DIGITAL LIBRARY
IMPROVING MANDARIN LEARNING FOR DUNGAN BY AUTOMATIC SPEECH RECOGNITION AND MACHINE TRANSLATION
Northwest Normal University (CHINA)
About this paper:
Appears in: INTED2021 Proceedings
Publication year: 2021
Pages: 2893-2900
ISBN: 978-84-09-27666-0
ISSN: 2340-1079
doi: 10.21125/inted.2021.0618
Conference name: 15th International Technology, Education and Development Conference
Dates: 8-9 March, 2021
Location: Online Conference
Abstract:
Motivation:
As China's "one belt, one road" economy develops, more and more Donggan people want to learn Chinese to understand and integrate into China. Mandarin learning education has developed rapidly in recent years under the promotion of Donggan students learning in China. At present, Donggan students learn grammar, vocabulary, and other knowledge of Mandarin from teachers in the classroom with a traditional way. However, traditional learning methods need bilingual teachers who understand both Chinese and Donggan. Teachers who teach Chinese for Donggan in China are mainly Chinese, and few teachers understand Donggan Language, which brings difficulties to Donggan students' Chinese teaching.

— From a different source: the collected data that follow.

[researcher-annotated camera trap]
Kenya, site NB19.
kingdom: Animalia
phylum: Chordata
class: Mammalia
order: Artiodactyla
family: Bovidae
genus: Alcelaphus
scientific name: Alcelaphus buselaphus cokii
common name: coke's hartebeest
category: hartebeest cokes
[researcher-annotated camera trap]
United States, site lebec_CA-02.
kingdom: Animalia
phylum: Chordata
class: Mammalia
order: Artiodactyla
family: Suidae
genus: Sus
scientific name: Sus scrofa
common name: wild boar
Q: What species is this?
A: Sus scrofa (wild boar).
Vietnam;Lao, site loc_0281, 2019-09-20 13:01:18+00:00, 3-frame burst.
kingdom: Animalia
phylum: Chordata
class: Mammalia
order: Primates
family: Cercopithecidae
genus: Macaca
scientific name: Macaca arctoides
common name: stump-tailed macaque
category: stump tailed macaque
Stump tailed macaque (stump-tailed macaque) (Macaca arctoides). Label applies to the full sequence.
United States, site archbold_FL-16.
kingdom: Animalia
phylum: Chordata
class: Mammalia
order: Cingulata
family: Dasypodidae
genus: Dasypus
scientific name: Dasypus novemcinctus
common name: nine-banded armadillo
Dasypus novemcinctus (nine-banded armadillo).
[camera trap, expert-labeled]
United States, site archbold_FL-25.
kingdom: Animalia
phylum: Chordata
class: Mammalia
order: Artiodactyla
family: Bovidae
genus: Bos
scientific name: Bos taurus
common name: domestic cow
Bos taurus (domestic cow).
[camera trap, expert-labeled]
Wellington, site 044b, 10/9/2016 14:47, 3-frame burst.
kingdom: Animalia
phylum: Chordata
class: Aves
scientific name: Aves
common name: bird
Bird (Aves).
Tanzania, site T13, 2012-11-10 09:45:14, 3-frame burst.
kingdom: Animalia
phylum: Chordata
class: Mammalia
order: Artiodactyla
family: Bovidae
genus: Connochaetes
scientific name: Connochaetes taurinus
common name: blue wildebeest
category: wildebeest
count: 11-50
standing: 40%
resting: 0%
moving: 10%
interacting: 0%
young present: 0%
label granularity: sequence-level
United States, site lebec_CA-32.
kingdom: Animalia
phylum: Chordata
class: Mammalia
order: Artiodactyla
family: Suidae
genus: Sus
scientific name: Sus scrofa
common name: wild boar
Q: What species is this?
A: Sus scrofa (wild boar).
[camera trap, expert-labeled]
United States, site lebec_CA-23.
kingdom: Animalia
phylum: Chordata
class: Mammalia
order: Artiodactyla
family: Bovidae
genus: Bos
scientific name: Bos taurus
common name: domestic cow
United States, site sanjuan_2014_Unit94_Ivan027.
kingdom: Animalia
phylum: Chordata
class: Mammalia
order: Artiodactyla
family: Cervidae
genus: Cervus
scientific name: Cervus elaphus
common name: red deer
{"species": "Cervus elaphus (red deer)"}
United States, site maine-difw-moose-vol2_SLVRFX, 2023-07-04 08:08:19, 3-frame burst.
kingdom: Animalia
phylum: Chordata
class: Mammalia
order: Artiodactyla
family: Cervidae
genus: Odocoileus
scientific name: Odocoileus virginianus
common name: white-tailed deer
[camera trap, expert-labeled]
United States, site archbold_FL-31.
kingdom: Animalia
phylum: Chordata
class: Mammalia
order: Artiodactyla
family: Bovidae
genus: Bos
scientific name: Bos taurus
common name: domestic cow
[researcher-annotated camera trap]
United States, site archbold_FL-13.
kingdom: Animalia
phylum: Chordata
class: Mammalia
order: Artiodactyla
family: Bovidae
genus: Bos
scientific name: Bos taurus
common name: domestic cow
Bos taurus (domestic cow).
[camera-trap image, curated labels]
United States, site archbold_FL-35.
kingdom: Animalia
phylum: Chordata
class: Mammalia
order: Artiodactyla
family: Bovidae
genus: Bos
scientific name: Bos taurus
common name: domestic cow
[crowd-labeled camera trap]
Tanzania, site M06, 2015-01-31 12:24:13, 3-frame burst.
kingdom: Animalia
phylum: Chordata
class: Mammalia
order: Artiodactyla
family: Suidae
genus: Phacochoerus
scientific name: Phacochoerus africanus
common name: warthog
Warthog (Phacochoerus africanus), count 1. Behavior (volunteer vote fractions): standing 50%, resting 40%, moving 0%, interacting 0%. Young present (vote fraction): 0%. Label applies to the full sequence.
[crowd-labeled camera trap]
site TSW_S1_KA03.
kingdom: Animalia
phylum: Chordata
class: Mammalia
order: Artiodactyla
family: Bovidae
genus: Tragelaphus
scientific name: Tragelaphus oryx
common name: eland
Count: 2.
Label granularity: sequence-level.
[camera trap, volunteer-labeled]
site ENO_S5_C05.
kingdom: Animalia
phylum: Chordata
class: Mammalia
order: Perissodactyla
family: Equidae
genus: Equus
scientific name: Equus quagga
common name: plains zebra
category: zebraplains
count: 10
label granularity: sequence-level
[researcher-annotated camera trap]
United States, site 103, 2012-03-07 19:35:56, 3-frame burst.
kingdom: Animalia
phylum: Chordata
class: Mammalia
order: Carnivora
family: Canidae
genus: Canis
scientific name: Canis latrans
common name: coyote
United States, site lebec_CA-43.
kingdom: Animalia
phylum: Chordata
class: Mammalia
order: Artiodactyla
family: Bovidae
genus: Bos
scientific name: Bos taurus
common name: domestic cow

Therefore, using artificial intelligence technology to develop a technology that can help teachers translate Donggan into Chinese can help teachers teach Donggan students Mandarin.

Method:
This paper uses automatic speech recognition and machine translation technology to solve the lack of bilingual teachers when Donggan students learn Putonghua. First, we use end-to-end speech recognition technology to train the speech recognition acoustic model of Donggan Language. Secondly, we use the transformer method to train a machine translation model from Donggan to Chinese. Finally, we use the acoustic model of speech recognition to recognize Donggan speech as Donggan text and use the machine translation model to translate Donggan text into Chinese text.

Result:
We construct a Donggan Language Corpus, including Donggan text and its corresponding Donggan phonetics. Among them, there are 4616 sentences in Donggan text, including initials, finals, and tones. Five native speakers of the Donggan Language recorded 4616 Donggan Phonetics (923 sentences per person for 6 hours). The experimental results show that this method's word error rate is 27.9% in Donggan speech recognition. Compared with the traditional hidden Markov model (HMM) and deep neural network (DNN), the word error rate is reduced by 3.24%. We conducted experiments on 20 Donggan students in Putonghua learning scene. Students of Donggan nationality can convert Donggan pronunciation into corresponding Chinese text through the method in this paper.

Conclusion:
This paper puts forward a method to convert Donggan speech into Chinese text used for Donggan students' Mandarin learning. The results show that this method can effectively improve the Donggan students' Mandarin learning level and promote the better development of Donggan Putonghua learning.
Keywords:
Second-language Learning, Language Learning Innovations, Dungan language, Automatic Speech Recognition, Machine translation.